*Problem to work on*.
Render this sentence from the excerpt on American political language in Spanish: "Americans do experience freedom, purpose, and satisfaction most strongly in family and individual life."

*Source extract*.
────────────────────
That Onion piece better captures the mood of those weeks than the soaring and belligerent speeches of politicians. It spoke to a basic and powerful wish to be connected to others, to help heal rather than injure, to be on the side of good rather than let isolation make you neutral. And it recognized that the ways we try to do these things are often stumbling, awkward, easy to make fun of-even though making fun of them is not just cruel but also shoddy and trite, much more jejune than the attempts to do something good. This scrap of satire acknowledged all of this and, in a paper that specializes in relentless fun making, gently refrained from attacking it.
The appetites for connection, membership, and righteousness (which is not the same as self-righteousness) that this sketch almost shyly honored are a reminder of Americans' persistent desire for a sense of national community and the common good. More vivid reminders include the nomination in 2008 of two presidential candidates who believe in citizenship and political service and, in particular, the enormous enthusiasm for Barack Obama's conviction-driven primary campaign. Self-concern, self-regard, even a certain amount of self-involvement, are all resting places for human feelings. Selfishness and isolation are not. That is why political language remains essentially engaged in trying to find a language of common good that feels alive, contemporary, genuine, and American. The search often feels as futile as the fictional Christine Pearson's search through her kitchen cabinets and, like hers, ends in the personal orbit of friends and neighbors.
What might such language sound like today? Part of the answer comes from the themes of the previous chapter. For one thing, it would have to take seriously what Ronald Reagan saw when he triumphantly dispatched Jimmy Carter: there is no American appetite for diminution and bad conscience in political life. We listen to be affirmed and celebrated. We are mostly not interested in being called to serve, let alone to sacrifice, for a promise of sterner limits. In this respect we are the spiritual descendants of Walt Whitman,
who announced that he celebrated himself and, in that act, celebrated every American and the country as a whole. Reagan's inaugurals were tableaux of American dreaming and striving, full of a heroic ordinariness that had more of Whitman in them than any previous president's.
For another thing, a renewed language of common good would have to accept some of the personal-virtue consensus that united Bill Clinton and George W. Bush. Americans do experience freedom, purpose, and satisfaction most strongly in family and individual life. These are, by and large, our archetypes for understanding what it means to be connected with others and have commitments beyond ourselves. We have fewer “mystic chords of memory” than felt, inhabited bonds with others whom we have seen healthy and sick, elated and sad, and at all hours of day and night. It is not just that these are what we live for, although that is true: they are also how we know what it means to live for something, rather than just to exist. Bill Clinton and George W. Bush went there because they understood
that family and community held undeniable shared values, based in the concrete reality of interdependence. Their difficulty-more frustrating, probably, to Clinton than to Bush-was that they had nowhere to go from there.
Third, it would have to be a language of common good for a country that is much more diverse and, in some ways, equal than any previous America. The New Deal, the greatest American political experiment in social solidarity, addressed a national community with whitesupremacist struts. Roosevelt held his indispensable congressional majority only through concessions to Southern Democrats who refused to have their system of racial caste dismantled. He went as far as declining to support an antilynching law, a shameful capitulation to the ugliest and most lawless form of American violence. The part of the Great Society that we remember-the War on Poverty- had real failings, but it was also broken on racial resentment, precisely because Lyndon Johnson would not limit its reach along the racial lines that Roosevelt accepted. Decades of growing tolerance and openness have made the country a much better one but have also made us more nearly a country of strangers. The equality of tolerance is not that far
from indifference, and very far from the equality of opportunity that LBJ envisioned. As political scientist Robert Putnam has recently argued, there is no reason to deny in principle that diversity and solidarity can coexist; that said, we have not found a convincing register for their coexistence in American politics.
────────────────────
*Data segment*.
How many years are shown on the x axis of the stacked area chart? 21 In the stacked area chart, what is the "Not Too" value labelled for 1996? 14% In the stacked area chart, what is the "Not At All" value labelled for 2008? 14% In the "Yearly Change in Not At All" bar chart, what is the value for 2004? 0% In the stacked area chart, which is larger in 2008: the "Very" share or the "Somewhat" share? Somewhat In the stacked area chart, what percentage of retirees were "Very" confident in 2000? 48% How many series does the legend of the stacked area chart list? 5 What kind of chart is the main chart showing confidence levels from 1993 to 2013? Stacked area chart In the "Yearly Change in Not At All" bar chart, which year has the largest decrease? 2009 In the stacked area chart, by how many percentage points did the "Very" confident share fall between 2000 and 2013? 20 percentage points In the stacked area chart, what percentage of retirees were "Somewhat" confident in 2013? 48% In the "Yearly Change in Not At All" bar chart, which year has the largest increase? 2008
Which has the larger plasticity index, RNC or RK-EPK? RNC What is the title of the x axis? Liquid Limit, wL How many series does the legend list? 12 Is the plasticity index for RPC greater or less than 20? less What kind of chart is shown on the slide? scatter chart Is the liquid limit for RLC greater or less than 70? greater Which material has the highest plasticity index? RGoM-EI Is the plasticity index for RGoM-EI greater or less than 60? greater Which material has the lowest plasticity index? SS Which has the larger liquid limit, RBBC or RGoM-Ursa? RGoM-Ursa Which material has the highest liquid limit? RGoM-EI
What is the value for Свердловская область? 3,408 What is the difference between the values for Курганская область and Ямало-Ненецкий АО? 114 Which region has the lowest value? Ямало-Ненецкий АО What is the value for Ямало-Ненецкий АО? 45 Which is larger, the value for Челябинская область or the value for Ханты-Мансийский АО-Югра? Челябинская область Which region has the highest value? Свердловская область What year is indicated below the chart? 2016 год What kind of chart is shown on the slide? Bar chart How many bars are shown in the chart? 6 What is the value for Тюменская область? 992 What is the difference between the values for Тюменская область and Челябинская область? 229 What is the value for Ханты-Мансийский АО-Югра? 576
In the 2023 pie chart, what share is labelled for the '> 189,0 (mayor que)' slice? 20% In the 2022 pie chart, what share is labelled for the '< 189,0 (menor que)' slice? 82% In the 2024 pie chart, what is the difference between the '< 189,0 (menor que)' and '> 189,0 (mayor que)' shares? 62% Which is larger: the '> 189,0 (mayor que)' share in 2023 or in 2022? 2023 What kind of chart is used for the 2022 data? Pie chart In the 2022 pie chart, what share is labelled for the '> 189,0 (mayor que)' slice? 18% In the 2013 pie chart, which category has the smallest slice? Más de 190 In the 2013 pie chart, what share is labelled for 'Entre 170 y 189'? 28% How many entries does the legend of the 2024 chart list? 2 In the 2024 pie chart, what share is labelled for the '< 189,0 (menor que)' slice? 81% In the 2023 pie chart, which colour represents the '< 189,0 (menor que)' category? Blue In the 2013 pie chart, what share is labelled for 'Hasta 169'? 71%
────────────────────
*Response to the task*.
Los estadounidenses sí experimentan la libertad, el propósito y la satisfacción con mayor fuerza en la vida familiar e individual.